En tant que femme issue de l’immigration nord-africaine, je n’ai jamais vraiment pu m’identifier aux images que projette l’industrie de la mode

Le ton est donné, et on le comprend vite en allant parcourir la page consacrée au crowdfunding du projet, sur la plateforme participative Ulule. Camélia Barbachi veut développer une mode éthique, s’appuyant sur ses deux cultures. La confection est donc confiée à la fois à un atelier d’insertion professionnelle spécialisé dans le tricot du nord de la France, et à un site de production situé à Ksar Hellal, en Tunisie, qui respecte des normes de certification très strictes. « Tout ça est important dans le projet, insiste la jeune femme. Travailler avec des personnes exclues, avoir un impact à la fois en France et en Tunisie… »

Tailles XXXL

Sur les photos présentant les produits, les mannequins qui posent, un jeune homme et une jeune femme, sont noir et métis. Pas un hasard, là encore. « Ce sont des gens que je connais, explique la créatrice. La dimension multiculturelle est fondamentale dans le projet : en tant que femme issue de l’immigration nord-africaine, je n’ai jamais vraiment pu m’identifier aux images que projette l’industrie de la mode. Il y a bien quelques mannequins noirs, mais cela reste rare. Quand vous êtes une femme arabe ou que votre morphologie ne correspond pas aux normes, c’est impossible de vous y retrouver. » Chez Nous propose d’ailleurs des tailles allant jusqu’au XXXL.

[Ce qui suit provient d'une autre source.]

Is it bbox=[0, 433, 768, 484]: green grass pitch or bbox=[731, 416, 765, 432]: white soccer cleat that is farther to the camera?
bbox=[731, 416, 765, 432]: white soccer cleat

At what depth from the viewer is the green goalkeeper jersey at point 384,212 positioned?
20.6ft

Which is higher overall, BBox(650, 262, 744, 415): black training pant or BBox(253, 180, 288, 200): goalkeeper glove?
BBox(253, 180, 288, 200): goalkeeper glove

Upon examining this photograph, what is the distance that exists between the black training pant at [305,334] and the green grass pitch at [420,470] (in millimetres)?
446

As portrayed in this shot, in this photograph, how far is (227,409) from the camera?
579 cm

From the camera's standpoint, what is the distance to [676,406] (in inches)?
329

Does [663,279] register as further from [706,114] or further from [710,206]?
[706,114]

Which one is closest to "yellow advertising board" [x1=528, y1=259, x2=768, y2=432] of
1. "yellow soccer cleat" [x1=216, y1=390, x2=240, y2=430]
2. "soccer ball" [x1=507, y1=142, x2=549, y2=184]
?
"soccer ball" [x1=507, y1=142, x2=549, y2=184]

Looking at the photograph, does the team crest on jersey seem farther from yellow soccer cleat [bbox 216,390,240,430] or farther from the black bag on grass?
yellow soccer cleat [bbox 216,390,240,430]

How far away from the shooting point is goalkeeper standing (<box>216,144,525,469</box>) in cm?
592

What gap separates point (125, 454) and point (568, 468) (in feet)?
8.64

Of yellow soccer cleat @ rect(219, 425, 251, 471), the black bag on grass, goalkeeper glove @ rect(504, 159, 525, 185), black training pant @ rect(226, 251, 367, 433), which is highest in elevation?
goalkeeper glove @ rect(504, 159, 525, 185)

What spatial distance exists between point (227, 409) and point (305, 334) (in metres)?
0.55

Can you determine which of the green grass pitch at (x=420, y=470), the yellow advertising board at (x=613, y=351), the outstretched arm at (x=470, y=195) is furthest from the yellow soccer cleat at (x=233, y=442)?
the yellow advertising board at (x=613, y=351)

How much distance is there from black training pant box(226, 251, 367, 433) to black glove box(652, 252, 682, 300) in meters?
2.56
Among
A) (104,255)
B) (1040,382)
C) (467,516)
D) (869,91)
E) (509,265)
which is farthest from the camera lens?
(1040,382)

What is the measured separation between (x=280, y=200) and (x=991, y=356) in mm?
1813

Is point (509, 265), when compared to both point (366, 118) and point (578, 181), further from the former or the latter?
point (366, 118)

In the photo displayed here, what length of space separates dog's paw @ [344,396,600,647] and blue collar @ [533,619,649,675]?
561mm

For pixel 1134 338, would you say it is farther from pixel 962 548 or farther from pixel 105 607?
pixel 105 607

Soucieuse de ne pas brûler les étapes, Camélia Barbachi mise d’abord sur le financement participatif pour se faire connaître et viabiliser le projet. La campagne, lancée le 5 octobre, visait d’abord à assurer 100 précommandes. L’objectif a été rapidement atteint, le prochain palier se situe à 250 pièces, ce qui constitue pour l’entrepreneuse le seuil de la rentabilité. D’autres modèles verront bien sûr le jour. Et si une enseigne de distribution classique se manifeste ? La jeune femme étudiera les propositions. « Mais je n’irai pas dans n’importe quelle enseigne, précise-t-elle. Cela dépendra des valeurs qu’elle porte. » Éthique jusqu’au bout, Mlle Barbachi.